*Directions*: Convert the lines of the listing below into a JSON list of strings, one string per line and no entries for blank lines. Cover only the lines from the one containing "In what sequence are" through the one containing "arranged from closest to farthest?", including both.

....

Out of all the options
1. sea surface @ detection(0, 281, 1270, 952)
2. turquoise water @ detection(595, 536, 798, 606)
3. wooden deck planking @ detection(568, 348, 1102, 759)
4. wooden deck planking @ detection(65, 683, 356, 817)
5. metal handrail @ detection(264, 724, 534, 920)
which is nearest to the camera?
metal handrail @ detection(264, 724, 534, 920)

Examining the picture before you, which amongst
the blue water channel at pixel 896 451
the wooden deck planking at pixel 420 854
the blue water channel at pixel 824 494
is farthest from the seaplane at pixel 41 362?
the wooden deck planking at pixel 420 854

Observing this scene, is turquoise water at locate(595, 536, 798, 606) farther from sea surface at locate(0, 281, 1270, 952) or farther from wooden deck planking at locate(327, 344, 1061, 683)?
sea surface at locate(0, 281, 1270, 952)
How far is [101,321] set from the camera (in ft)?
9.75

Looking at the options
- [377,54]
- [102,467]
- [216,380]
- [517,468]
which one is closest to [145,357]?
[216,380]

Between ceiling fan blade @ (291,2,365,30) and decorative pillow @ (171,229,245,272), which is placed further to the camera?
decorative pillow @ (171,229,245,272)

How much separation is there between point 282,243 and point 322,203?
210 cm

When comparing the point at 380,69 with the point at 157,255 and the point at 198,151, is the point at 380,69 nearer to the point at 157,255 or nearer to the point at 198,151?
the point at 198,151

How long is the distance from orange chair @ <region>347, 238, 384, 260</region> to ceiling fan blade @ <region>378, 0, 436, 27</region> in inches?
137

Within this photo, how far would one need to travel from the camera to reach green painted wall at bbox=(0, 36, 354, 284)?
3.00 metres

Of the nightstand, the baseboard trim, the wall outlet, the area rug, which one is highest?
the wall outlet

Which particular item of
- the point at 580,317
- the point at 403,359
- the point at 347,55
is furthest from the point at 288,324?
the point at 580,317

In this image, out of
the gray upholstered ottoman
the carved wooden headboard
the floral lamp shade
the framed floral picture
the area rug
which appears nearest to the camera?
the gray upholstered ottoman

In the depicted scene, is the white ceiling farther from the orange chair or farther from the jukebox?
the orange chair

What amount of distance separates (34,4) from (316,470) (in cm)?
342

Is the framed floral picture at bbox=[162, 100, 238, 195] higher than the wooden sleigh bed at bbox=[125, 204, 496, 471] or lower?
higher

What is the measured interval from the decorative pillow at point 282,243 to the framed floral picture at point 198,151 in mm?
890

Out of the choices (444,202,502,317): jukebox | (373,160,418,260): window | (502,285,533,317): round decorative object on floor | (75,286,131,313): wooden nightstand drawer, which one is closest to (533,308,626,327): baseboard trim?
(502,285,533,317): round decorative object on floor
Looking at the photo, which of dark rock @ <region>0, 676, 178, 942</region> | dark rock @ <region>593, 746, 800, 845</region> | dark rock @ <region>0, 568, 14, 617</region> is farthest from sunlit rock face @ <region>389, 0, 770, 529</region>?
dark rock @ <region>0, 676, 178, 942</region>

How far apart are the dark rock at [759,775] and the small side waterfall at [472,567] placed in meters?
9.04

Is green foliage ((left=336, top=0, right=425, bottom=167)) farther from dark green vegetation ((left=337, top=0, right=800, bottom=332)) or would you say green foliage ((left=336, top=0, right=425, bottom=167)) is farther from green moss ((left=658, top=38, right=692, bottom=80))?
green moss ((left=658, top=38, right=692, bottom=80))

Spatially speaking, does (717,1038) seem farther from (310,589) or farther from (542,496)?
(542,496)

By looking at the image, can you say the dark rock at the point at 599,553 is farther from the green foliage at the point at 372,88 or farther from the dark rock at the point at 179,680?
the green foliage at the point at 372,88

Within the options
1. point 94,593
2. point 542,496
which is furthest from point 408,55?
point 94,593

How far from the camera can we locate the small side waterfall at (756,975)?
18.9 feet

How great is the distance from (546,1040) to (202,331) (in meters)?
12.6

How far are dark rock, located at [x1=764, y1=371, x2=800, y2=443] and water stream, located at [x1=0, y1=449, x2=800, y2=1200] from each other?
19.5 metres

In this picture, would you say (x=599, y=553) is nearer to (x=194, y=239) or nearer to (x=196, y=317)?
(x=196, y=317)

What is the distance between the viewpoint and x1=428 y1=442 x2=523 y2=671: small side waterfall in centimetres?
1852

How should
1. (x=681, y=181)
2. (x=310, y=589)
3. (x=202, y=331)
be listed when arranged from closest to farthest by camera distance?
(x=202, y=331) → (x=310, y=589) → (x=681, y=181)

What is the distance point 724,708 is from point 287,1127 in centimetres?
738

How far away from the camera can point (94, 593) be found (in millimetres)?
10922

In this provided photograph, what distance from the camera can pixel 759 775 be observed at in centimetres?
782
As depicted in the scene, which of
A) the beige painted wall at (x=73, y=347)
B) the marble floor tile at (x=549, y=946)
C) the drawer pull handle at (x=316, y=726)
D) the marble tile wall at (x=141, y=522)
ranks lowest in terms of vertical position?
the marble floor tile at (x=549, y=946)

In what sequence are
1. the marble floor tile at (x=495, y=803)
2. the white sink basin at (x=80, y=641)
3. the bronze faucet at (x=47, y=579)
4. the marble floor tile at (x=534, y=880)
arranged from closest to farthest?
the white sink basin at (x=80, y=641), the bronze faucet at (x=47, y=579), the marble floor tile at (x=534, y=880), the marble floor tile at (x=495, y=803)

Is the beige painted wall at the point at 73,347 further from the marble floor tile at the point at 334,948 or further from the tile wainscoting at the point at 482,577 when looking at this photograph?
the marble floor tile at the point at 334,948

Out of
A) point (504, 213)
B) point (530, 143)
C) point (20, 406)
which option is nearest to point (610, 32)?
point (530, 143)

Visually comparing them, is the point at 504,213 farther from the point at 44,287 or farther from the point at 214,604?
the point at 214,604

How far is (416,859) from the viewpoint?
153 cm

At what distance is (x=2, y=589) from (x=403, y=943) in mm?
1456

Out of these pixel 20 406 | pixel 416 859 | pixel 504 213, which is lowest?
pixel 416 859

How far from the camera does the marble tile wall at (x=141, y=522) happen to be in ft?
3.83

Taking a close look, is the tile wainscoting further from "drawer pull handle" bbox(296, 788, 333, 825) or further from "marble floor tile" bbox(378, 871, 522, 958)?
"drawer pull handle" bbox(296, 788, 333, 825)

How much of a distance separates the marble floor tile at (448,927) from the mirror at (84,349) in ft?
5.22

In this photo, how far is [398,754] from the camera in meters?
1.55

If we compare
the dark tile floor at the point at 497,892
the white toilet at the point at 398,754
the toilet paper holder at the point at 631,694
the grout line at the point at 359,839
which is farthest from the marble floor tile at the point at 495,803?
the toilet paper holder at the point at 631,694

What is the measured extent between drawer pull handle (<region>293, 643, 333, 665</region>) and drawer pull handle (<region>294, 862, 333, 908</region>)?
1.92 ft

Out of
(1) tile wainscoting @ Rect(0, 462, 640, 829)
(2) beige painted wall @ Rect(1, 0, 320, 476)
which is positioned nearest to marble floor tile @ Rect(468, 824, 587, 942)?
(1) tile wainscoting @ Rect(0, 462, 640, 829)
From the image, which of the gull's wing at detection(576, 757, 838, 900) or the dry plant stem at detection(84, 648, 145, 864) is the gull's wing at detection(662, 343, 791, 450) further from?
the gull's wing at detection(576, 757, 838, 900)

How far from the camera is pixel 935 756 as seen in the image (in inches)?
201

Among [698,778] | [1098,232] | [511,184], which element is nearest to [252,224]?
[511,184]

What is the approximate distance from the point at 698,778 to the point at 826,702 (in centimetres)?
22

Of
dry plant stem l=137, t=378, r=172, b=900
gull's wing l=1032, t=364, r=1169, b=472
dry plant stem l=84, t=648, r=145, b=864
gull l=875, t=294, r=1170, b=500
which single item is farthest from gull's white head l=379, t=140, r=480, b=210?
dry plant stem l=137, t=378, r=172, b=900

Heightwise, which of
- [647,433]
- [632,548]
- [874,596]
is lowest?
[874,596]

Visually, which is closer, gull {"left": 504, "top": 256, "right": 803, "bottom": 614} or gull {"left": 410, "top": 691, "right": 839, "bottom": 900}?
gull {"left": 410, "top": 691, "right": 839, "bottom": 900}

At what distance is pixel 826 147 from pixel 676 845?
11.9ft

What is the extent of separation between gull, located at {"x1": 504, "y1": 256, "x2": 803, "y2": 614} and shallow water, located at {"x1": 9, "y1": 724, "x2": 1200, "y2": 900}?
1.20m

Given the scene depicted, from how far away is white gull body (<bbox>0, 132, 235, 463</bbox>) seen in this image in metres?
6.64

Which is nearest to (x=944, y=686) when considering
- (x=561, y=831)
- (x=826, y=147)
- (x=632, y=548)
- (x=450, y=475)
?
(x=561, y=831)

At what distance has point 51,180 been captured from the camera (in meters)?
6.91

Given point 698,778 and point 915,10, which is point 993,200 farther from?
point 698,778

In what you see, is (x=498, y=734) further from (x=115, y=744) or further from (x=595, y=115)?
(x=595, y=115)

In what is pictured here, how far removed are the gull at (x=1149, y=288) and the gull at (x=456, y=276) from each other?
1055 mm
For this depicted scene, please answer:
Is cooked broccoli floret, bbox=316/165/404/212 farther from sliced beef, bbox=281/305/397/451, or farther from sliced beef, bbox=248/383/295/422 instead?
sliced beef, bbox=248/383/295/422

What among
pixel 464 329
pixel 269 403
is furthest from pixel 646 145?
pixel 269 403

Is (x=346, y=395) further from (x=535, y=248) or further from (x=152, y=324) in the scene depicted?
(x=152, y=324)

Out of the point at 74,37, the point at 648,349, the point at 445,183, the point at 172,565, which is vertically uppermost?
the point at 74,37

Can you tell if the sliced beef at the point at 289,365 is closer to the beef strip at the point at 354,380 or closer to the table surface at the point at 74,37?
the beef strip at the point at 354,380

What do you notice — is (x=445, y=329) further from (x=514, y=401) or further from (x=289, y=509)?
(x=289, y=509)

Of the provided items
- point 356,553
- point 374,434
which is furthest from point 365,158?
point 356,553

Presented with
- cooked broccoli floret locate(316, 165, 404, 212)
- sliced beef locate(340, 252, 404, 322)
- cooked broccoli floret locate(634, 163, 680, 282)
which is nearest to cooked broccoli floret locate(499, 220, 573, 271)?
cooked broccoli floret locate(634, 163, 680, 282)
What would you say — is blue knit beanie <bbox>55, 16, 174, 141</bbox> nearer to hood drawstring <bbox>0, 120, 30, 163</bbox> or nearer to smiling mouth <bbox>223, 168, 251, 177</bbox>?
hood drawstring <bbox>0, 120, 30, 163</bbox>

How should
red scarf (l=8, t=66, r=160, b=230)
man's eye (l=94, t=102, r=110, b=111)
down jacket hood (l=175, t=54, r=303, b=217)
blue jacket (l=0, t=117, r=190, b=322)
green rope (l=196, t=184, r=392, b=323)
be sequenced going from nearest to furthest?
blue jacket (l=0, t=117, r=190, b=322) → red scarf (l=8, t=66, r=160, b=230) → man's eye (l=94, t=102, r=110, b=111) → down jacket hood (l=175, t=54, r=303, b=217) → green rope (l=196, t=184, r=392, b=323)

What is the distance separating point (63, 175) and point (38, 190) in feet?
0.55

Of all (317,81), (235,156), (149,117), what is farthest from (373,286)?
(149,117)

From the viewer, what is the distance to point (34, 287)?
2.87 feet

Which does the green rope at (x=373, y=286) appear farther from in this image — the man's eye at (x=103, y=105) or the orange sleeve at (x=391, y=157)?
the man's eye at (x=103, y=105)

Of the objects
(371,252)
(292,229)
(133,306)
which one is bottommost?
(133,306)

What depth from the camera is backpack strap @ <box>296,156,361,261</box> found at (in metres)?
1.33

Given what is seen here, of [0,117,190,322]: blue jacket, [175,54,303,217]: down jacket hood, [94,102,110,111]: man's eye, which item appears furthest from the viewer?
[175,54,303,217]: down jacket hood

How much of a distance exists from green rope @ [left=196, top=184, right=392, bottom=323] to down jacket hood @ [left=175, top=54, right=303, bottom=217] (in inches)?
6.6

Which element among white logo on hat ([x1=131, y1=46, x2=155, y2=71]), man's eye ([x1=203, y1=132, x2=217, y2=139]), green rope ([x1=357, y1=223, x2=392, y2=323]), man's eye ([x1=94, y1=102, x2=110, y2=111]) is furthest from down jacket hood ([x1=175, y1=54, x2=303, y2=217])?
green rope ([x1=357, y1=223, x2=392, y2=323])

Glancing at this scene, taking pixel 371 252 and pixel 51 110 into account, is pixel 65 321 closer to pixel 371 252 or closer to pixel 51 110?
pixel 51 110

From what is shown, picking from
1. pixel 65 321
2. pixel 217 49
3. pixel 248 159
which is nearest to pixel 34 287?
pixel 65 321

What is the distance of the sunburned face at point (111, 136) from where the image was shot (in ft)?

....

*Exercise answer*:
[
  "In what sequence are",
  "1. the marble floor tile at (x=495, y=803)",
  "2. the white sink basin at (x=80, y=641)",
  "3. the bronze faucet at (x=47, y=579)",
  "4. the marble floor tile at (x=534, y=880)",
  "arranged from closest to farthest?"
]